REQUIRED TASK:
Find each line below that contains the word "shown", and copy those lines out in full.

RECORDS PROVIDED:
★ ★ ★ ★ ★ ★ ★

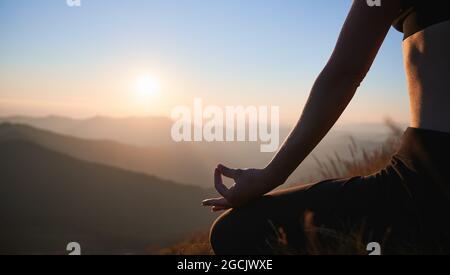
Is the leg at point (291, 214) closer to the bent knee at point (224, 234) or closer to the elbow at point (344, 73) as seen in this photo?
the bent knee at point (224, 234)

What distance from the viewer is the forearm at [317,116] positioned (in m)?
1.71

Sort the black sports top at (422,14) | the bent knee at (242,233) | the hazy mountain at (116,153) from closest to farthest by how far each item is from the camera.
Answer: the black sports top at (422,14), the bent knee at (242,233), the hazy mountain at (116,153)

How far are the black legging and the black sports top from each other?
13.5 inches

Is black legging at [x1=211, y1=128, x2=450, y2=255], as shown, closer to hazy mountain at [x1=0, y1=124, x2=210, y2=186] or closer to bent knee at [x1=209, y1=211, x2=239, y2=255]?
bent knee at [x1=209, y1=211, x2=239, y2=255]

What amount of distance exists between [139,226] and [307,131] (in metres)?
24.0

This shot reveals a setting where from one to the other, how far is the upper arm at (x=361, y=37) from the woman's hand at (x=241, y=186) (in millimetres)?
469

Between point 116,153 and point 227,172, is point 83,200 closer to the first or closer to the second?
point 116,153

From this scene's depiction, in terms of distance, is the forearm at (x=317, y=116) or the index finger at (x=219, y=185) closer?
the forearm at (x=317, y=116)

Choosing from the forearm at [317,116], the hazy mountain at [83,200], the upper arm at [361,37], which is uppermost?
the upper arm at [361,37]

★ ★ ★ ★ ★ ★ ★

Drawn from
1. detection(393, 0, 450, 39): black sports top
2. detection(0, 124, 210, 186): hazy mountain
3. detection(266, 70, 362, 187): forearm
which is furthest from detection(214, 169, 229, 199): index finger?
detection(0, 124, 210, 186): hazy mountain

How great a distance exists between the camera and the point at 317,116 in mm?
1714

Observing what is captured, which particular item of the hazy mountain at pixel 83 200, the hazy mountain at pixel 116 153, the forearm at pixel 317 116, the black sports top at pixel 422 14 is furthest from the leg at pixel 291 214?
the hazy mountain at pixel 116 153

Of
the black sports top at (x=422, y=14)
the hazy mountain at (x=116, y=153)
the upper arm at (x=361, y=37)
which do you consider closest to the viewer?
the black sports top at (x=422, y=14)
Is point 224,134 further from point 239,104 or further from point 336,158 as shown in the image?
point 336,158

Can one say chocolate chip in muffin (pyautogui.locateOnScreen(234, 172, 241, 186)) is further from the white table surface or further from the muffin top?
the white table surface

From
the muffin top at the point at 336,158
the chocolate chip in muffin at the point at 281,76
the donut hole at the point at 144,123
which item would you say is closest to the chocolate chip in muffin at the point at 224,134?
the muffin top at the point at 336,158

★ ★ ★ ★ ★ ★ ★

THE REPLY:
Is black legging at [x1=211, y1=128, x2=450, y2=255], as shown, closer to hazy mountain at [x1=0, y1=124, x2=210, y2=186] or closer to bent knee at [x1=209, y1=211, x2=239, y2=255]?
Is point 224,134 further from point 239,104 or further from point 336,158 as shown in the image?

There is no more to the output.